Ethan Frome: Style 1 key example

Style
Explanation and Analysis:

Although Ethan Frome is most accurately classified as a work of Naturalist literature, the novel’s poetic and mournful style bears a strong resemblance to the Romantic and Gothic novels that inspired it. 

The narrative form of Ethan Frome is similar to that of Emily Brontë’s Wuthering Heights, a Gothic novel that also uses a frame story to introduce the main narrative and deals with themes of madness and illicit desire. Wharton’s lush descriptions of nature and extensive use of figurative language in Ethan Frome, meanwhile, are reminiscent of works by Nathaniel Hawthorne, who was a pillar of the Romantic movement.

Throughout Ethan Frome, Wharton uses a variety of different stylistic techniques to convey a sense of hopelessness and mournful beauty. Although the novel is quite short, with the main plot unfolding over the course of just a few days, the pace is very slow at times. This lethargic pace reflects the monotonous lives of the novel’s characters, who struggle to maintain hope and sanity during the seemingly endless Starkfield winters. The pace also contributes to a sense of foreboding and tension, which, combined with Wharton’s use of a frame story, makes the novel’s tragic conclusion seem inevitable. Characters in Ethan Frome often have little control over their own lives, which are instead influenced by a combination of external factors. This focus on determinism seems to reject the Romantic belief in the power of the individual, cementing Ethan Frome as a work of Naturalism.

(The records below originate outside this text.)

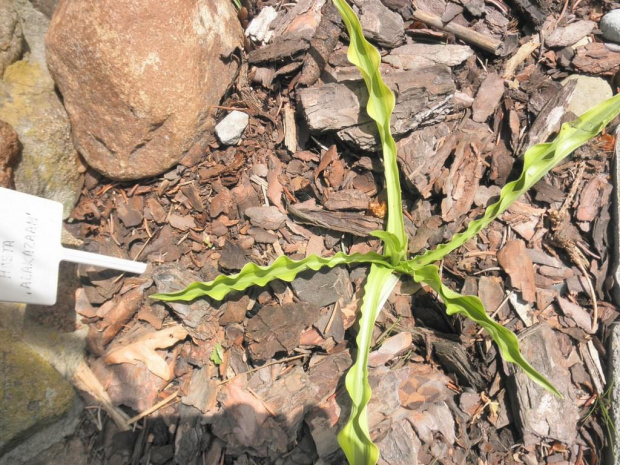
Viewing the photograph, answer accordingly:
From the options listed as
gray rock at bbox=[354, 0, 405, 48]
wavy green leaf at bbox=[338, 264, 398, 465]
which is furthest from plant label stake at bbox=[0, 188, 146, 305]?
gray rock at bbox=[354, 0, 405, 48]

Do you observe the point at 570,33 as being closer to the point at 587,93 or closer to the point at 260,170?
the point at 587,93

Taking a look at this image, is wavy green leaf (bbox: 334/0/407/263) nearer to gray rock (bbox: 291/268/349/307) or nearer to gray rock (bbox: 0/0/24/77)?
gray rock (bbox: 291/268/349/307)

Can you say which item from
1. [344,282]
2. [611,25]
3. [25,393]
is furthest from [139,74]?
[611,25]

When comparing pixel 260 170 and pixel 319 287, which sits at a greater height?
pixel 260 170

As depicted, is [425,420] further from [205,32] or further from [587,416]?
[205,32]

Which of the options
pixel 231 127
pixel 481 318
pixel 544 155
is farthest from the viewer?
pixel 231 127

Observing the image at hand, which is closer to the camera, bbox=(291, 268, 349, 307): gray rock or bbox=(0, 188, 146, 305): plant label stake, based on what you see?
bbox=(0, 188, 146, 305): plant label stake
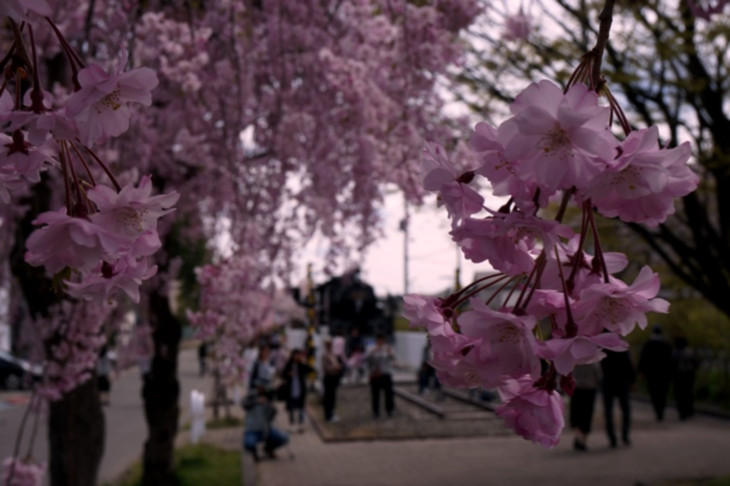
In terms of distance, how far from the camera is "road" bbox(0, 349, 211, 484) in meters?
13.2

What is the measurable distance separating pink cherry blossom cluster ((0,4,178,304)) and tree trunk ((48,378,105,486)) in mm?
5157

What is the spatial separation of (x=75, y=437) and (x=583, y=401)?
8097 millimetres

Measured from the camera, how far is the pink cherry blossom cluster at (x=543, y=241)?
3.33 feet


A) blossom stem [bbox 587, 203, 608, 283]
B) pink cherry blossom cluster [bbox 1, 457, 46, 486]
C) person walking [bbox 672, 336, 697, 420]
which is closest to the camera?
blossom stem [bbox 587, 203, 608, 283]

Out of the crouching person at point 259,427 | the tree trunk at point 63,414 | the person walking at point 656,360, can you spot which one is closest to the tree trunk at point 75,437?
the tree trunk at point 63,414

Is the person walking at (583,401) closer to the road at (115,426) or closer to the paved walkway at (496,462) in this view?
the paved walkway at (496,462)

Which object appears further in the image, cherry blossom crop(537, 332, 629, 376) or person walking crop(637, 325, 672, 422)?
person walking crop(637, 325, 672, 422)

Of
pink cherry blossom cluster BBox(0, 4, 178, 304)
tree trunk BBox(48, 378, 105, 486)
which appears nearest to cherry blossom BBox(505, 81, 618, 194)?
pink cherry blossom cluster BBox(0, 4, 178, 304)

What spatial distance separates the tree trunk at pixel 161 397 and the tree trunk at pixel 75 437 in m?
3.51

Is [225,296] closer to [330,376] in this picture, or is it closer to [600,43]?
[600,43]

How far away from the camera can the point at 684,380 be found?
16516 mm

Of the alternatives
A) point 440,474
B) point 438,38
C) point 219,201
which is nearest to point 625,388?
point 440,474

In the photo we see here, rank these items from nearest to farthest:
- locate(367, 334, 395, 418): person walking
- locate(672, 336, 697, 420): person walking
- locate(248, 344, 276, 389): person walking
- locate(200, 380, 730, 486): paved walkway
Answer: locate(200, 380, 730, 486): paved walkway < locate(248, 344, 276, 389): person walking < locate(672, 336, 697, 420): person walking < locate(367, 334, 395, 418): person walking

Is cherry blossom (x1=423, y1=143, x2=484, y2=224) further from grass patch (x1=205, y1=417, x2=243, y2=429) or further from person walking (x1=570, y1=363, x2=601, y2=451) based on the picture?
grass patch (x1=205, y1=417, x2=243, y2=429)
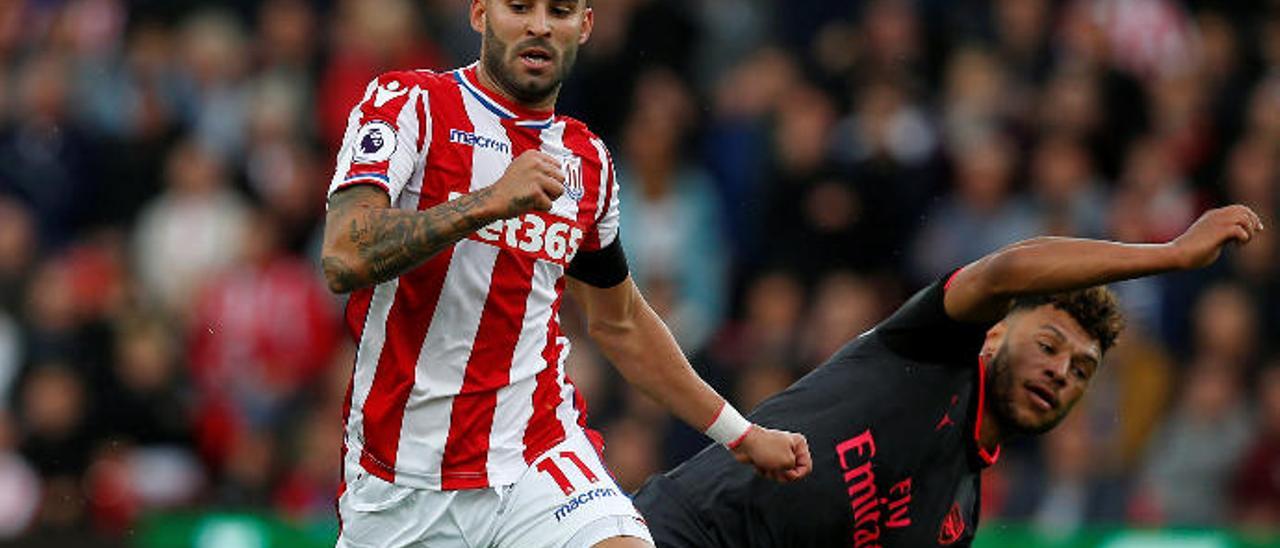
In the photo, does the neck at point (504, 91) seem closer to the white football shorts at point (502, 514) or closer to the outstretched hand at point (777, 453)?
the white football shorts at point (502, 514)

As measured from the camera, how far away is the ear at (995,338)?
7242mm

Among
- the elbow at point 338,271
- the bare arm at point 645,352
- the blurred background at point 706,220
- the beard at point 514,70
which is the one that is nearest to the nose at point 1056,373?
the bare arm at point 645,352

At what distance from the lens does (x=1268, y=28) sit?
1328cm

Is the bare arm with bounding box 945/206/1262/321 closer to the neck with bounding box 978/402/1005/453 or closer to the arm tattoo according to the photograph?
the neck with bounding box 978/402/1005/453

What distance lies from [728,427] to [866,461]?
46cm

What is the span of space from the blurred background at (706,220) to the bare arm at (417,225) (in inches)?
222

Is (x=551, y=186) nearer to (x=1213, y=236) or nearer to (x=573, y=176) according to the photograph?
(x=573, y=176)

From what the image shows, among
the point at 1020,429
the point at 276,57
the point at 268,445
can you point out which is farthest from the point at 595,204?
the point at 276,57

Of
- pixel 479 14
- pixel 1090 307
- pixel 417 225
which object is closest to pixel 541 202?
pixel 417 225

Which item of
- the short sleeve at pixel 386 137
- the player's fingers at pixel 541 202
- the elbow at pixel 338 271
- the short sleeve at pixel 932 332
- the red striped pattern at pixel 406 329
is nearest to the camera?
the player's fingers at pixel 541 202

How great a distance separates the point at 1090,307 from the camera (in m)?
7.16

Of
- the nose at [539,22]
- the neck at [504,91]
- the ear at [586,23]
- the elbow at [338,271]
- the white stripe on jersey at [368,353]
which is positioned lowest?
the white stripe on jersey at [368,353]

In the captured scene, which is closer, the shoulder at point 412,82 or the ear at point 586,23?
the shoulder at point 412,82

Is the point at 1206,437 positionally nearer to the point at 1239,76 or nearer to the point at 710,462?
the point at 1239,76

Wharton’s use of descriptive visual imagery and figurative language, particularly her detailed descriptions of nature, grants Ethan Frome a poetic, somewhat Romantic style. But while Romantic authors like Nathaniel Hawthorne focused on the sublime beauty of the natural world and viewed it as a reflection of the human psyche, Wharton portrays nature as a harsh external force that has the power to shape human affairs while remaining indifferent to them.